Lessons 1 and 2 (mutation) — origin of allelic variation. Monohybrid crosses track alleles but do not explain where alleles come from. Gene mutation (lesson 1: substitutions, insertions, deletions) creates new alleles at a locus; chromosome mutation (lesson 2) can duplicate or delete whole loci. The dominant T and recessive t alleles for pea height descend from a single ancestral allele in which a mutation at some point produced an alternative form. A* candidates frame inheritance as a layered system: mutation creates alleles; meiosis shuffles them; monohybrid analysis tracks the resulting transmission pattern.
Lesson 3 (meiosis) — the cytological basis of segregation. Mendel's law of segregation is the genetic statement of anaphase I: homologous chromosomes carrying the two alleles separate to opposite poles, so each gamete receives only one. The 1 : 1 gamete ratio from a heterozygote is therefore not a probabilistic assumption — it is a direct consequence of meiotic mechanics. Independent assortment (which generates the dihybrid 9 : 3 : 3 : 1 in lesson 5) is meanwhile the cytological signature of metaphase I, where bivalents orient independently. A* candidates pin every Mendelian ratio to its cytological cause.
Lesson 5 (dihybrid inheritance) — the same logic, applied to two genes. Mendel's second law (independent assortment) says that the alleles at one locus segregate independently of the alleles at another, provided the two loci are on different chromosomes (or far apart on the same chromosome). Multiplying two monohybrid 3 : 1 ratios gives the dihybrid (3 + 1)² = 9 + 3 + 3 + 1. The 9 : 3 : 3 : 1 ratio is the monohybrid ratio squared — a direct conceptual extension. A* candidates derive the dihybrid ratio from monohybrid logic rather than memorising it.
Lesson 6 (codominance and multiple alleles) — modifying the standard ratios. Complete dominance gives 3 : 1 phenotypically. Incomplete dominance (Andalusian fowl, snapdragon flower colour) and codominance (ABO blood antigens, MN blood antigens, sickle-cell heterozygote phenotype) preserve the underlying 1 : 2 : 1 genotypic ratio but make the heterozygote phenotypically distinct, giving a 1 : 2 : 1 phenotypic ratio. Multiple alleles (e.g. ABO has three alleles Iᴬ, Iᴮ, i) expand the gene pool but each individual still carries only two alleles per locus — six possible genotypes (IᴬIᴬ, IᴬIᴮ, Iᴬi, IᴮIᴮ, Iᴮi, ii) and four phenotypes (A, B, AB, O). A* candidates state explicitly that multiple alleles are a population-level concept, not an individual-level one.

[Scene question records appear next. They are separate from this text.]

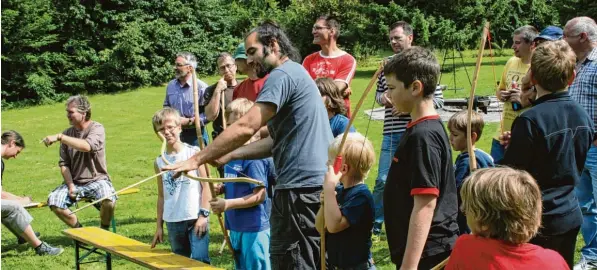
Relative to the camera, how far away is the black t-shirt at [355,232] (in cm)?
405

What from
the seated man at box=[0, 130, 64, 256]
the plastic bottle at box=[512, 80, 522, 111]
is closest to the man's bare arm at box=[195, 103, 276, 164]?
the plastic bottle at box=[512, 80, 522, 111]

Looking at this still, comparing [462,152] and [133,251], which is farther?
[133,251]

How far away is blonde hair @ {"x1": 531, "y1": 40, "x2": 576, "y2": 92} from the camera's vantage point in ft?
12.3

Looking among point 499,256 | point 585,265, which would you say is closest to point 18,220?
point 585,265

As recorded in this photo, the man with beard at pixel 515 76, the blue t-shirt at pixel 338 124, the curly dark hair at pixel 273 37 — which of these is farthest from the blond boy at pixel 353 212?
the man with beard at pixel 515 76

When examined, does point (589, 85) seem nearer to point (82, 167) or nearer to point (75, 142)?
point (75, 142)

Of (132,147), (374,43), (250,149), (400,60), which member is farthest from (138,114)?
(400,60)

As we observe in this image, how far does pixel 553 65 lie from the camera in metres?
3.78

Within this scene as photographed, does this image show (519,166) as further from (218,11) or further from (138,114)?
(218,11)

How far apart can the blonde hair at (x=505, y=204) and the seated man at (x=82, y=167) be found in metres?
5.60

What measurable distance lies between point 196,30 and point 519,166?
25.2m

Lesson 7 (linkage) — when Mendelian ratios fail. Mendel's second law assumes independent assortment, which fails when two loci sit close together on the same chromosome — they are linked and tend to be inherited together. Linkage breaks the 9 : 3 : 3 : 1 dihybrid ratio (parental types become more common than recombinant types in proportion to crossover distance). The monohybrid 3 : 1, however, is unaffected by linkage because it concerns a single locus. A* candidates flag that monohybrid ratios are robust to linkage; dihybrid ratios are not.